— PROMPT —
Transcribe the data exactly, pictures excluded.

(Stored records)
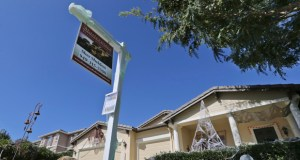 A realty sign is posted Oct. 27 in front of a home for sale in Carlsbad, California. Real estate data provider CoreLogic reported Tuesday that home prices increased 6.1 percent in October compared with 12 months earlier. (AP File Photo: Lenny Ignelzi)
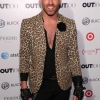 Joshua McKinley Cook from Project Runway on the Out100 red carpet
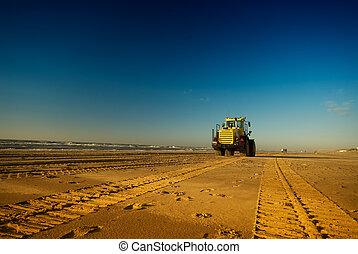 bulldozer on the beach - tracks on the beach with a...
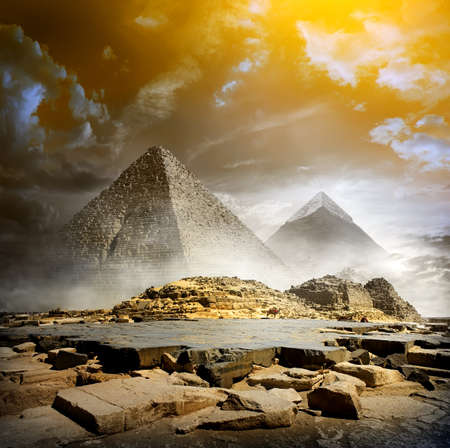 Orange storm clouds and fog over egyptian pyramids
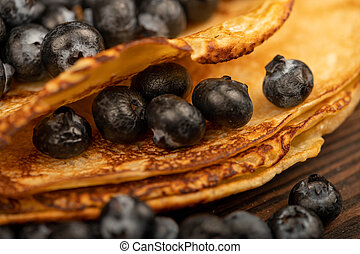 Fresh blueberries and traditional Russian pancakes. Shrovetide week of the end of winter.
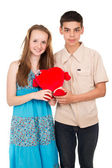 In love young couple with a heart — Stock Photo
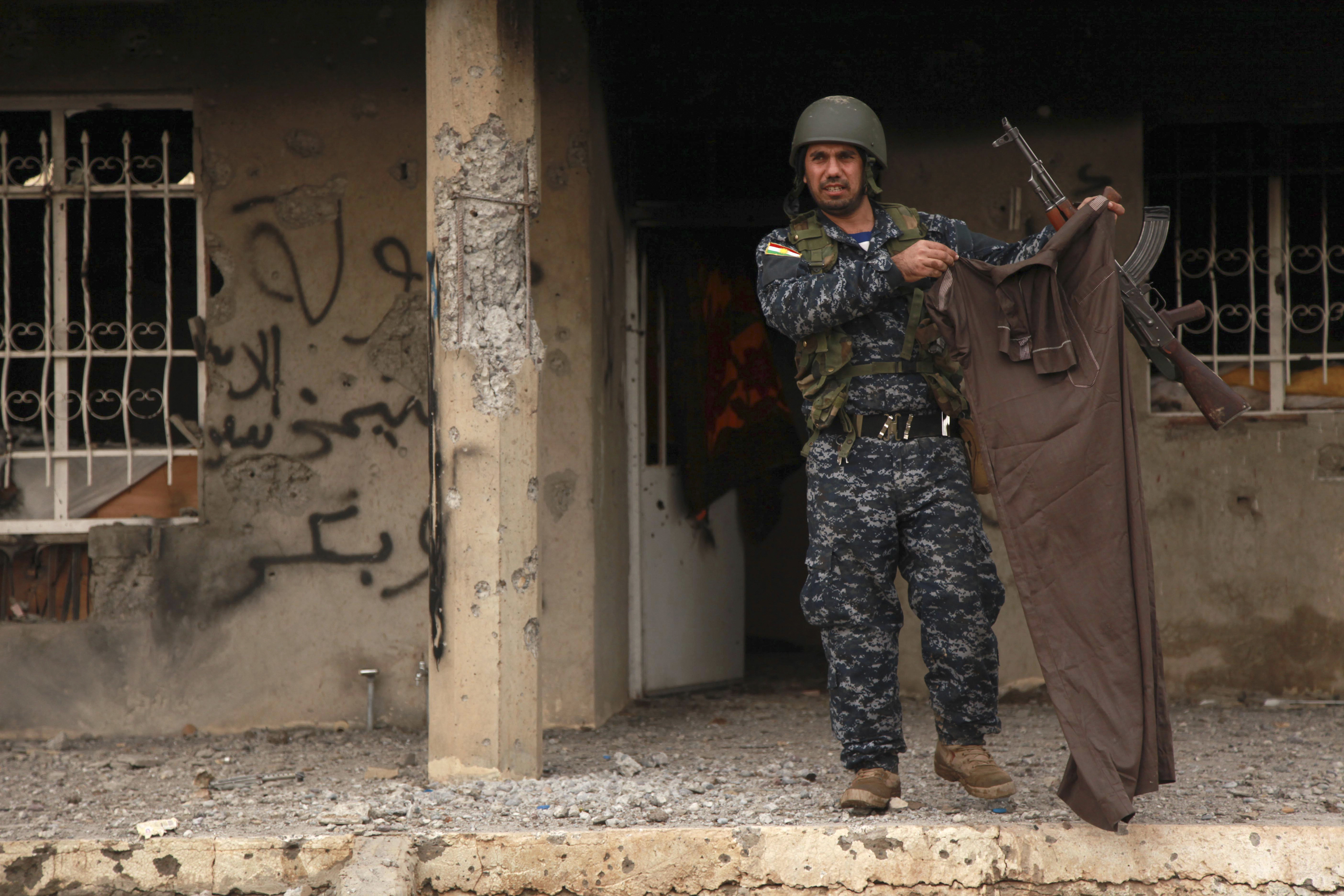 A Kurdish peshmerga fighter holds up a piece of clothing worn by an ISIS fighter on December 18, 2014. Kurdish peshmerga fighters have fought their way to Iraq's Sinjar mountain and freed hundreds of people trapped there by ISIS.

— RESULT —
 A realty sign is posted Oct. 27 in front of a home for sale in Carlsbad, California. Real estate data provider CoreLogic reported Tuesday that home prices increased 6.1 percent in October compared with 12 months earlier. (AP File Photo: Lenny Ignelzi)
 Joshua McKinley Cook from Project Runway on the Out100 red carpet
 bulldozer on the beach - tracks on the beach with a...
 Orange storm clouds and fog over egyptian pyramids
 Fresh blueberries and traditional Russian pancakes. Shrovetide week of the end of winter.
 In love young couple with a heart — Stock Photo
 A Kurdish peshmerga fighter holds up a piece of clothing worn by an ISIS fighter on December 18, 2014. Kurdish peshmerga fighters have fought their way to Iraq's Sinjar mountain and freed hundreds of people trapped there by ISIS.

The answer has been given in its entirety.